Once the macro, called "Update( )", was created (and tied to the keystroke control+u for testing purposes) code was added as noted in figure 9 to make it run repetitively. Such code is actually a snippet of Visual Basic™ programming language, and can be edited in once the macro is created. The frequency of updating was taken from cell B5 in the spreadsheet so it could be changed manually. Setting a value of zero or less stops the updating process. The "OnTime" function causes the macro to execute after the specified interval. Our staff found it most convenient to set the Frequency value to "SCAN," which initiates an update every time the WriteDDE macro executes.


Trending recorded values is straightforward once a data log is established. It is only necessary to select the values to be plotted (in this case, the last 40 values sent out to the voltmeter) and click on the "Chart Wizard" button in Excel's menu. The cursor changes to a little "crosshair," asking the user to find a suitable rectangular area on the spreadsheet to receive the chart, then answer a series of questions about the form the chart should take. A simple line chart with horizontal scale indicators [figure 10] was placed near the end of the log.

*Figure 10: The simple trend chart shows the most recent data values logged.


Microsoft cautions that the Windows operating system, even the NT version, is not a "hard" real-time operating system. Others echo the sentiment, and explain why,, while disagreeing about how to overcome it. The biggest problem is dubbed "priority inversion", where low-level, non-critical tasks can interrupt and impede higher-priority tasks.

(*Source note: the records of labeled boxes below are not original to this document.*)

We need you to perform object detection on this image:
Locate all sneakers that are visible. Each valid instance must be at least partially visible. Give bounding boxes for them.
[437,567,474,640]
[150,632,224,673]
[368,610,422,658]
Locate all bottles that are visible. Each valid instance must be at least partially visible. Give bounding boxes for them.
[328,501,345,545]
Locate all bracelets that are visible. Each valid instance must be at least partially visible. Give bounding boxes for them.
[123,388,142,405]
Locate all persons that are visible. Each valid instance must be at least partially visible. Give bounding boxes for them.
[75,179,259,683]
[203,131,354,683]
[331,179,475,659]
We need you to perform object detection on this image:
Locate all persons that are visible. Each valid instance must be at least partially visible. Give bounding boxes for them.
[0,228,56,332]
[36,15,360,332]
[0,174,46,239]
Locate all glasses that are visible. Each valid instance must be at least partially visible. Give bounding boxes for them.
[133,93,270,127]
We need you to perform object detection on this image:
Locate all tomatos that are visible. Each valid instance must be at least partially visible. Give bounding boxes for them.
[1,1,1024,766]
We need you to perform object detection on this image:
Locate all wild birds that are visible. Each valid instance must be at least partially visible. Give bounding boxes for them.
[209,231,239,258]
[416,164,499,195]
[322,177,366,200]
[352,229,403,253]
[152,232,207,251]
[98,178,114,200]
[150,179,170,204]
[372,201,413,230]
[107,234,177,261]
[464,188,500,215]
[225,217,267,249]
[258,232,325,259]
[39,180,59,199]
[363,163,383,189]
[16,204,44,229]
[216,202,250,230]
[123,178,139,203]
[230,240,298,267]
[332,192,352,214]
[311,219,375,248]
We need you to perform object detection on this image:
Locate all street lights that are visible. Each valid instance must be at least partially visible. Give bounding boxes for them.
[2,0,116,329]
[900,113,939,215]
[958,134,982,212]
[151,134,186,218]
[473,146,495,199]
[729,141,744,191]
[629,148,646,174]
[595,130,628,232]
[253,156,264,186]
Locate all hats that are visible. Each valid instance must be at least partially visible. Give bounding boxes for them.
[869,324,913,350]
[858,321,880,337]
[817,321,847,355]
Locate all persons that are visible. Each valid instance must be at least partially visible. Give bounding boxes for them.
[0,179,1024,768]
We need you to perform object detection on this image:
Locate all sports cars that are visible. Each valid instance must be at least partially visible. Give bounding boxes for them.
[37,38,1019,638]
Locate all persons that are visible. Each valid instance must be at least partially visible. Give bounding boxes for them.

Once the macros were debugged, the process did not "crash," even while unrelated processes, like editing this article, were carried out on the same PC. (In fact, it continued to plot points while running in the background.)

On the other hand, our experience verifies that the scan times are visibly "non-deterministic." The whole process can be upset by unrelated events (e.g. someone on the network wants to use a file on the PC running the spreadsheet.) Problems of lost data were observed even with the simple process modeled here. Delays of three to four seconds appear as unit conversions are carried out. The plot occasionally missed a scan cycle for updating. Sometimes, the process ground to a halt after 10 or 12 hours of operation, for no discernible reason. For these reasons, the control features of a spreadsheet probably should be limited to

"Soft Real-Time Systems whose requirements allow for deadlines to be missed from time to time."

Prototyping, diagnosing, or monitoring a process under the steadier control of a true real-time processor (such as the duTec I/O PLEXER itself), would be examples of such "soft" systems.